[Reading text]
+ + + + +

Don’t be a dingus: The best New Zealand schoolyard insults that time forgot


Are you a tryhard, a sad guy, or a gumbus? We look back at the most memorable schoolyard insults of yesteryear.

The school year is looming which means children across Aotearoa will soon be flooding back to the playground to unleash a litany of confusing and sometimes extremely regionally specific insults upon one another. Today we can report from our rocking chairs that “simp” (wanting attention from girls) is apparently a big one with the kids, along with “sussy baka” (suspicious idiot) and “flexy” (a show-off).

While we of course don’t endorse any kind of bullying, and won’t be including any of the many overtly sexist, racist, homophobic, ableist or otherwise not-OK insults that were once common, we do enjoy ourselves a good dose of nostalgia – even when it’s painful. So we took a walk down memory lane to dredge up some of the most powerful insults that time forgot.

+ + + + +

[Recorded data]
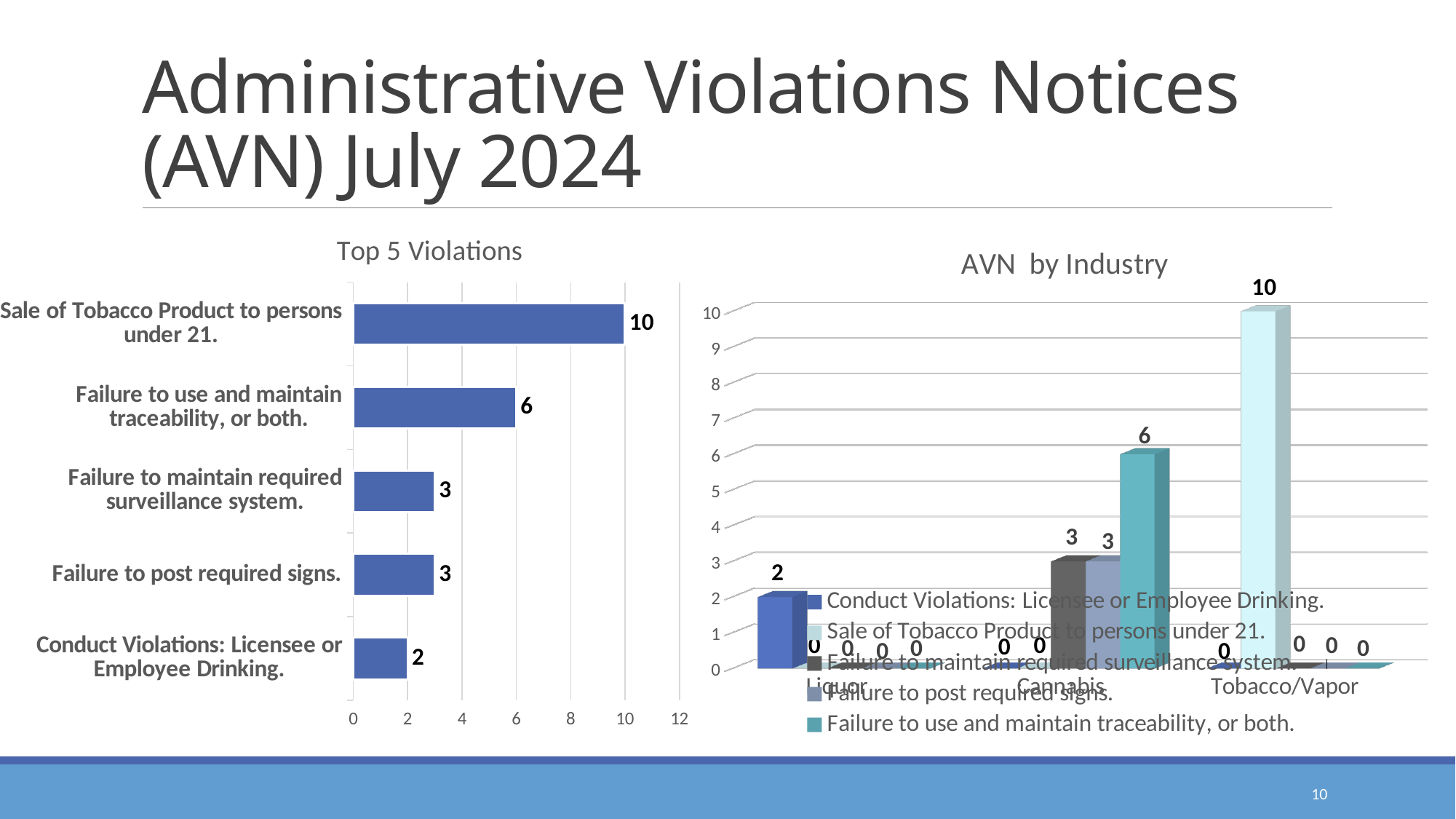
In the Top 5 Violations chart, what is the value for Failure to use and maintain traceability, or both.? 6 In the AVN by Industry chart, what is the value for Failure to use and maintain traceability, or both. for Cannabis? 6 In the Top 5 Violations chart, which category has the highest value? Sale of Tobacco Product to persons under 21. In the Top 5 Violations chart, which category has the lowest value? Conduct Violations: Licensee or Employee Drinking. In the Top 5 Violations chart, what is the difference between the values for Sale of Tobacco Product to persons under 21. and Failure to use and maintain traceability, or both.? 4 How many categories are shown in the Top 5 Violations chart? 5 In the Top 5 Violations chart, what is the value for Sale of Tobacco Product to persons under 21.? 10 What kind of chart is the Top 5 Violations chart? Bar chart In the AVN by Industry chart, is the value for Failure to use and maintain traceability, or both. for Cannabis larger or smaller than the value for Conduct Violations: Licensee or Employee Drinking. for Liquor? Larger In the AVN by Industry chart, how many series does the legend list? 5 In the AVN by Industry chart, what is the value for Conduct Violations: Licensee or Employee Drinking. for Liquor? 2 In the AVN by Industry chart, which industry has the highest value for Sale of Tobacco Product to persons under 21.? Tobacco/Vapor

+ + + + +

[What is needed] Restate the part of the schoolyard insults article that begins at the words "The school year" and stops after "that time forgot.", changing "playground" to "schoolyard".

[Answer space]
The school year is looming which means children across Aotearoa will soon be flooding back to the schoolyard to unleash a litany of confusing and sometimes extremely regionally specific insults upon one another. Today we can report from our rocking chairs that “simp” (wanting attention from girls) is apparently a big one with the kids, along with “sussy baka” (suspicious idiot) and “flexy” (a show-off).

While we of course don’t endorse any kind of bullying, and won’t be including any of the many overtly sexist, racist, homophobic, ableist or otherwise not-OK insults that were once common, we do enjoy ourselves a good dose of nostalgia – even when it’s painful. So we took a walk down memory lane to dredge up some of the most powerful insults that time forgot.